== Texto para leer

El último fin de semana llegué a la peluquería a la que concurro hace 30 años y, como es habitual, saludé a todos los presentes: replicó solo el campechano y jovial peluquero Juan Dolorier. Horas más tarde, fui a limpiar mis zapatos y sucedió lo mismo, Percy García y Claudio Montes, los dos atentos lustradores respondieron y exhibieron una simpática expresión.
En ambos casos sugerí con una dosis de ironía colocar un letrero con la siguiente inscripción: “Salude, sonría, agradezca, pida por favor y practique la amabilidad: se le otorgará un descuento especial por este sublime cometido”. Discretamente exteriorizaron un gesto de condescendencia.
Unos instantes después visité la tienda Wong de San Borja y obré con igual deferencia con la cajera del segundo piso del sitio de comida. Con seguridad una dama sorda y muda hubiera contestado con mayor énfasis y agrado. Inspirado en mi conocida vocación hipocondriaca me dije: “qué necesario se hace la distribución gratuita (al igual que la píldora del día siguiente) de pastillas de entusiasmina y educadina de mil miligramos”.
Al salir decidí tomar un taxi. A pocas cuadras detuve un automóvil y aseveré al conductor: “buenos días, señor”. Me miró y afirmó: “sí, a donde va”. “Señor, ya que no sabe retornar mi saludo, no tengo nada que tratar con usted. Retírese”, indiqué. Por fin rompí mi silencio y sentí que ayudaba a este sujeto a entender lo errado de su proceder y, por lo tanto, quizá acoja en mejores condiciones a sus futuros clientes.

====
== Filas que tienes

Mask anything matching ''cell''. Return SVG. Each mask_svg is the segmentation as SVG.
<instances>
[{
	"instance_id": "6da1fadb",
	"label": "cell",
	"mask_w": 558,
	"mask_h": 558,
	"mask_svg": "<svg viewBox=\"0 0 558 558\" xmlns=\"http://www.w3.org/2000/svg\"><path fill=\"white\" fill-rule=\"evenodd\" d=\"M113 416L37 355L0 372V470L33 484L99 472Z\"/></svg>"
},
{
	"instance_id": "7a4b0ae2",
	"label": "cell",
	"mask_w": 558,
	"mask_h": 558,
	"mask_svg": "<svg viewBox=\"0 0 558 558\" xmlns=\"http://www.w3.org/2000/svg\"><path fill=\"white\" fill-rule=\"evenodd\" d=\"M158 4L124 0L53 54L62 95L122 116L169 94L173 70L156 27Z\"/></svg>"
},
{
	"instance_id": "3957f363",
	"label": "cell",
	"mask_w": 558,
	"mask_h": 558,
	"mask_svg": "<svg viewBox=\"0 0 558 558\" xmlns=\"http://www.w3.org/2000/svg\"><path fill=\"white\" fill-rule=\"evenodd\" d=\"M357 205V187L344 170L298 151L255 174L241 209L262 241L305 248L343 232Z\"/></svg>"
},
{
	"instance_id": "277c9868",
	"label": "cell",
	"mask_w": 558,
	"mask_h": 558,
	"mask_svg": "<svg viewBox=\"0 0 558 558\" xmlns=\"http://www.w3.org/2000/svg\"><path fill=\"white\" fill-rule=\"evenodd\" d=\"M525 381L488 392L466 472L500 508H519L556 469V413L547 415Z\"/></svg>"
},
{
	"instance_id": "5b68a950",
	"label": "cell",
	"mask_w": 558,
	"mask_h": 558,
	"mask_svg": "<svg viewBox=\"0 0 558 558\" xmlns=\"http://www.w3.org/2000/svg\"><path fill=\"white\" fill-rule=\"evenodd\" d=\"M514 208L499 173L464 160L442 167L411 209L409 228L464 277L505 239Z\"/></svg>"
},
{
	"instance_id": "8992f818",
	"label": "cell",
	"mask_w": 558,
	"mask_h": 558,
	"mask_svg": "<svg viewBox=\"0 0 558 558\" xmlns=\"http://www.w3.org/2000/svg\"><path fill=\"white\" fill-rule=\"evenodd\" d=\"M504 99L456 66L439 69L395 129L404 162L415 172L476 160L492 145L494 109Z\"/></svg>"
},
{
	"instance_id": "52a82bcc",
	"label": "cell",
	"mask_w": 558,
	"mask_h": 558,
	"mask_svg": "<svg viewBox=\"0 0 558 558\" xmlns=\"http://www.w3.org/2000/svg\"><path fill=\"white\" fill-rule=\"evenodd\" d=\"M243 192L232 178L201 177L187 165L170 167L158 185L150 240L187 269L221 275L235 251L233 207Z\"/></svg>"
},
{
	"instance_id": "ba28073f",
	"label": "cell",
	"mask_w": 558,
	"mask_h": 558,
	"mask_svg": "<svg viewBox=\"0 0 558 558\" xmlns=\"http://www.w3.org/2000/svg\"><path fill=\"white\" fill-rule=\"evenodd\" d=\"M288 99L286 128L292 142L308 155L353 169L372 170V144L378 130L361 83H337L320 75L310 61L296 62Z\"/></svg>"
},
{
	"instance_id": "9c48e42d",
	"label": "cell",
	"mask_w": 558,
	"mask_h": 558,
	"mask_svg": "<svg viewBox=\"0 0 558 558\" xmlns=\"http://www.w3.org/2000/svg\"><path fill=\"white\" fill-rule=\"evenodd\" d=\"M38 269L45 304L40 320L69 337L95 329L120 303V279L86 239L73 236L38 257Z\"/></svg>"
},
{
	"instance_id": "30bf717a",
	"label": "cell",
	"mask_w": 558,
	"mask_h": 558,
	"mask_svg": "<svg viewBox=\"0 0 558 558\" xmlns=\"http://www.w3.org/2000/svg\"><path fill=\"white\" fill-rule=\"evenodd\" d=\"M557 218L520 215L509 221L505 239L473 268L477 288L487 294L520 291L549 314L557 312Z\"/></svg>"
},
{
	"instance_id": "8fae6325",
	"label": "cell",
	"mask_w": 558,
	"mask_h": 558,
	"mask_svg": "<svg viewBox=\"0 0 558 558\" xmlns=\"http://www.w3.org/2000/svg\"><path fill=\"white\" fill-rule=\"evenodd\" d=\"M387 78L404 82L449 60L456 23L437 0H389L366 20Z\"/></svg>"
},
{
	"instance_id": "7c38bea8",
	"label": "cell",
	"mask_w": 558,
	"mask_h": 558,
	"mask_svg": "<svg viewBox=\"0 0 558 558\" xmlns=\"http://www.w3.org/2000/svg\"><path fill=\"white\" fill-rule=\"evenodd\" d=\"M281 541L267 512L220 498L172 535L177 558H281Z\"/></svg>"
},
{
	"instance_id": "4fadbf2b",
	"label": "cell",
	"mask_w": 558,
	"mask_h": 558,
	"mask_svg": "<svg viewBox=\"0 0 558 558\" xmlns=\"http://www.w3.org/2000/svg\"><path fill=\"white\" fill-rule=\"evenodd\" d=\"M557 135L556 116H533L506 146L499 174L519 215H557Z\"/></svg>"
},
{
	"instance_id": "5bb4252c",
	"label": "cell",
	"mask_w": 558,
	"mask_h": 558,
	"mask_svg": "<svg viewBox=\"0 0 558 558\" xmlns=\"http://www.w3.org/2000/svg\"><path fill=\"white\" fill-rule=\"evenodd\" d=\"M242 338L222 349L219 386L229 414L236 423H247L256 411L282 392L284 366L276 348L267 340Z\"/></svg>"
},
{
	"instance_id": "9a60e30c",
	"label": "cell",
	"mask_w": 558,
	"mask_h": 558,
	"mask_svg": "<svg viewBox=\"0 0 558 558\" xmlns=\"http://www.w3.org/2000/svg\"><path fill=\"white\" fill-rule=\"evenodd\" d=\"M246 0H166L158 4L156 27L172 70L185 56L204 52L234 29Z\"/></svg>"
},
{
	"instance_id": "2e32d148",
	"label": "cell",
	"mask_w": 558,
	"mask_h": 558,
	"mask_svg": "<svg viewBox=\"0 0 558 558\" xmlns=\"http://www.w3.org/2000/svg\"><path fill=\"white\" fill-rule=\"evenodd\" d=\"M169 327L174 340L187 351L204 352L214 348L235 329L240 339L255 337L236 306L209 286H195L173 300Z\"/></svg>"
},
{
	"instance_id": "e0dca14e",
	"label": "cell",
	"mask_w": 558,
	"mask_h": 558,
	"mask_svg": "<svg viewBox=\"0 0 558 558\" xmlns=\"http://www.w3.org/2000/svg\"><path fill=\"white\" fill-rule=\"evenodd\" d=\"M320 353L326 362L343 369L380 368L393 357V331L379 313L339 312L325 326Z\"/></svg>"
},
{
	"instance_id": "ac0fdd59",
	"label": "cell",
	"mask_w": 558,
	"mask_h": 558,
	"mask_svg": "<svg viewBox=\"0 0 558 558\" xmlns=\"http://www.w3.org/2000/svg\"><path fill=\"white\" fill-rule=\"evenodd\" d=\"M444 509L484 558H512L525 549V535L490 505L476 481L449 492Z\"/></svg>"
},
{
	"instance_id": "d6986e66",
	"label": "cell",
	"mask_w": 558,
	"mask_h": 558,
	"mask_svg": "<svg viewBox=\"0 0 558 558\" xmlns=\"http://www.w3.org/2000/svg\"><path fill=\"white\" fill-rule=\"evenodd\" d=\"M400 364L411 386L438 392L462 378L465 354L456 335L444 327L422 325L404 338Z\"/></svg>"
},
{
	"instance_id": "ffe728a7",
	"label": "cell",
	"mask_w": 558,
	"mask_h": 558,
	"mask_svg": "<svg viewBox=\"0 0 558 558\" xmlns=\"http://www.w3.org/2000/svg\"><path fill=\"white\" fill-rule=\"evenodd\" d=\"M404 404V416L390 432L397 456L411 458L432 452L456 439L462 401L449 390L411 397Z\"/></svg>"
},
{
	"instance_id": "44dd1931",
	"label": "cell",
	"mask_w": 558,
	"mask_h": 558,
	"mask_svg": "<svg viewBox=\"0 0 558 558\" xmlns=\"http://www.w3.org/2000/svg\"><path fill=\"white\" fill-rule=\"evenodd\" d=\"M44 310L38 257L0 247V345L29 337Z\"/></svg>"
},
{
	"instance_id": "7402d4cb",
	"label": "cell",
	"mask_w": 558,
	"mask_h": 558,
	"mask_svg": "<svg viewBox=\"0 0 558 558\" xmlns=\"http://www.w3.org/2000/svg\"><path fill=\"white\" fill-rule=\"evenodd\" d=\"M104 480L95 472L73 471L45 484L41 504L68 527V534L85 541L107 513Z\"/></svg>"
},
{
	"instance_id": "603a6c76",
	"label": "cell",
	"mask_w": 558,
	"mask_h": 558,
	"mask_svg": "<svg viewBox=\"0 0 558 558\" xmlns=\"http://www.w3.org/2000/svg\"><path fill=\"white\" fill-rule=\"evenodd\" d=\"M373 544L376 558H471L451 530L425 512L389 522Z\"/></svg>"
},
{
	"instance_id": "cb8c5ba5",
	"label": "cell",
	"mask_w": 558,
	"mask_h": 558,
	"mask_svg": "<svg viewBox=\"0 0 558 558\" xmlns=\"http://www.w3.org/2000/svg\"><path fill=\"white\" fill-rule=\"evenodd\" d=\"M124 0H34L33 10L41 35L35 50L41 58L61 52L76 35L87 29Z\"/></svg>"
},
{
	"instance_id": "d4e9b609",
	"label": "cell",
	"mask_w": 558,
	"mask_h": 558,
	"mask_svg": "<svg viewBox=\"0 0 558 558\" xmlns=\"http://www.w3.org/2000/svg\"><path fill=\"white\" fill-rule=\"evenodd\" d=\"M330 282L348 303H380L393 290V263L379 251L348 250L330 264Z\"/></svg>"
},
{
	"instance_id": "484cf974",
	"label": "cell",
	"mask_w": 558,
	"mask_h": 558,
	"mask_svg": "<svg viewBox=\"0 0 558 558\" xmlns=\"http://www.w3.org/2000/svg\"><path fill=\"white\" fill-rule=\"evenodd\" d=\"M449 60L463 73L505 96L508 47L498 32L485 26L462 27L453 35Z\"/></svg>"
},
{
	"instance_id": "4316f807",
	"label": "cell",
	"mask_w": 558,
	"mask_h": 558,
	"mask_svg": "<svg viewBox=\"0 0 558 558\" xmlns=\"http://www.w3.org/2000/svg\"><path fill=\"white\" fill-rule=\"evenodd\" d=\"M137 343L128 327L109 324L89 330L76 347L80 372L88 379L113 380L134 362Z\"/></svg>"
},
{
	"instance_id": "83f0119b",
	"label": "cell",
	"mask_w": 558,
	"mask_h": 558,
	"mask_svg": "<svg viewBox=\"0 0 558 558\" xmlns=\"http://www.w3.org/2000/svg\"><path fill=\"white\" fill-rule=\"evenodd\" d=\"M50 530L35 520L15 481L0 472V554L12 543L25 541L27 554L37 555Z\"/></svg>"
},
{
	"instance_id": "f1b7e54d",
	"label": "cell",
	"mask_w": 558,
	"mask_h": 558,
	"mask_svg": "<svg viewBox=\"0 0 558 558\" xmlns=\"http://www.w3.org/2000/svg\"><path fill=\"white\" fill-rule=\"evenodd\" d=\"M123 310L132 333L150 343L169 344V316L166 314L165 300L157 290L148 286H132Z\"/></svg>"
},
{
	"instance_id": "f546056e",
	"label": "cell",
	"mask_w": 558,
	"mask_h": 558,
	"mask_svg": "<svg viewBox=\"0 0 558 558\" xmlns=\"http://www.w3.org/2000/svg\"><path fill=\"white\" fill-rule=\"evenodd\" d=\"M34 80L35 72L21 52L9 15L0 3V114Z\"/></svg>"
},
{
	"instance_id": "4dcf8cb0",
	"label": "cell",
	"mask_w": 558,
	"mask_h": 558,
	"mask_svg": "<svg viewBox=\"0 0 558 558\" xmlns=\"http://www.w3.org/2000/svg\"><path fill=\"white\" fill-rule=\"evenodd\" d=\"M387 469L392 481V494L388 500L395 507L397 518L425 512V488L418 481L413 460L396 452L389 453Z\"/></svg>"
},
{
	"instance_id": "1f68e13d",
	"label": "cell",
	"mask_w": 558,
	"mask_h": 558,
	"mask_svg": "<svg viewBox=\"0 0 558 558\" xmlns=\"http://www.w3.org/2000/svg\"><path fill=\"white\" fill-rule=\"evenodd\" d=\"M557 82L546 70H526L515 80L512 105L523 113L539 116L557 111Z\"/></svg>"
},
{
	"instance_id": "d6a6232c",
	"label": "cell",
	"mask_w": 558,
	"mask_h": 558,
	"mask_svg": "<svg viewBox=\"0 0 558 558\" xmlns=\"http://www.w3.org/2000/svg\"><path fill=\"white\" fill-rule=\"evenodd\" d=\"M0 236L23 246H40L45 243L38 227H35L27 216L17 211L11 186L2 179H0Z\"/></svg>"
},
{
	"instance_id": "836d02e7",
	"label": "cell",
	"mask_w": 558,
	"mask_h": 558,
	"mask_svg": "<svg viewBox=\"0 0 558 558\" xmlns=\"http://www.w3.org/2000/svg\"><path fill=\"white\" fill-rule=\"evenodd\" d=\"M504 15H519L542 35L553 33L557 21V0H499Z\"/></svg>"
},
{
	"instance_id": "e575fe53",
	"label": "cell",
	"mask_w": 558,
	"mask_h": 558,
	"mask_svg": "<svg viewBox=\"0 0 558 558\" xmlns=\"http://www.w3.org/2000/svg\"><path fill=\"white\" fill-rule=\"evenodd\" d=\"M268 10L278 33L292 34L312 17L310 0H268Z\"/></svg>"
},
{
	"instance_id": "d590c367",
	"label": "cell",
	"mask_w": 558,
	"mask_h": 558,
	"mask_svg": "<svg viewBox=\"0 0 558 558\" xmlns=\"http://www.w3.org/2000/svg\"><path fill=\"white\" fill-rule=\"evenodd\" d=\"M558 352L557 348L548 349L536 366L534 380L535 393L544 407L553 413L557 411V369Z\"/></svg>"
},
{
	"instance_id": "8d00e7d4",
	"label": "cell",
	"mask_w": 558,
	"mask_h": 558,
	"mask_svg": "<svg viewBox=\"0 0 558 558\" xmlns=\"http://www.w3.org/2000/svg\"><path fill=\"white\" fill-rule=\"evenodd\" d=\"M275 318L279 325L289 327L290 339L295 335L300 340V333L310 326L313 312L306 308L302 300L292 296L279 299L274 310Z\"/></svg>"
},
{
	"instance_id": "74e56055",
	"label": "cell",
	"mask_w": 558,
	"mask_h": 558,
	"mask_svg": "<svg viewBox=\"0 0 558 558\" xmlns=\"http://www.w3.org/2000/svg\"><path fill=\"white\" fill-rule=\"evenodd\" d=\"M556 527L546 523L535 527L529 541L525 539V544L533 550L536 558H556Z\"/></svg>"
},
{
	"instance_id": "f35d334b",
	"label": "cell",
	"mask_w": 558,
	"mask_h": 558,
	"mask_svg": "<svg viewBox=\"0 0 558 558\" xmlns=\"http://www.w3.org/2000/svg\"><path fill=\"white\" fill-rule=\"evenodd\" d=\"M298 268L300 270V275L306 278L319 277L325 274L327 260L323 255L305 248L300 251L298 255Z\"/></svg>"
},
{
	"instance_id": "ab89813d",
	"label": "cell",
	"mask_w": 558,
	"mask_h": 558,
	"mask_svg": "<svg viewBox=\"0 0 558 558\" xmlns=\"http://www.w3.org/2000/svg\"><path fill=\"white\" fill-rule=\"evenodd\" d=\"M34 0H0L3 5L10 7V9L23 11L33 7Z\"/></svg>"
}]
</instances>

====

[Lo que se pide]: Vuelve a escribir, letra por letra, el pedazo del texto sobre los saludos que va desde "El último fin" hasta "gesto de condescendencia.".

[La respuesta]:
El último fin de semana llegué a la peluquería a la que concurro hace 30 años y, como es habitual, saludé a todos los presentes: replicó solo el campechano y jovial peluquero Juan Dolorier. Horas más tarde, fui a limpiar mis zapatos y sucedió lo mismo, Percy García y Claudio Montes, los dos atentos lustradores respondieron y exhibieron una simpática expresión.
En ambos casos sugerí con una dosis de ironía colocar un letrero con la siguiente inscripción: “Salude, sonría, agradezca, pida por favor y practique la amabilidad: se le otorgará un descuento especial por este sublime cometido”. Discretamente exteriorizaron un gesto de condescendencia.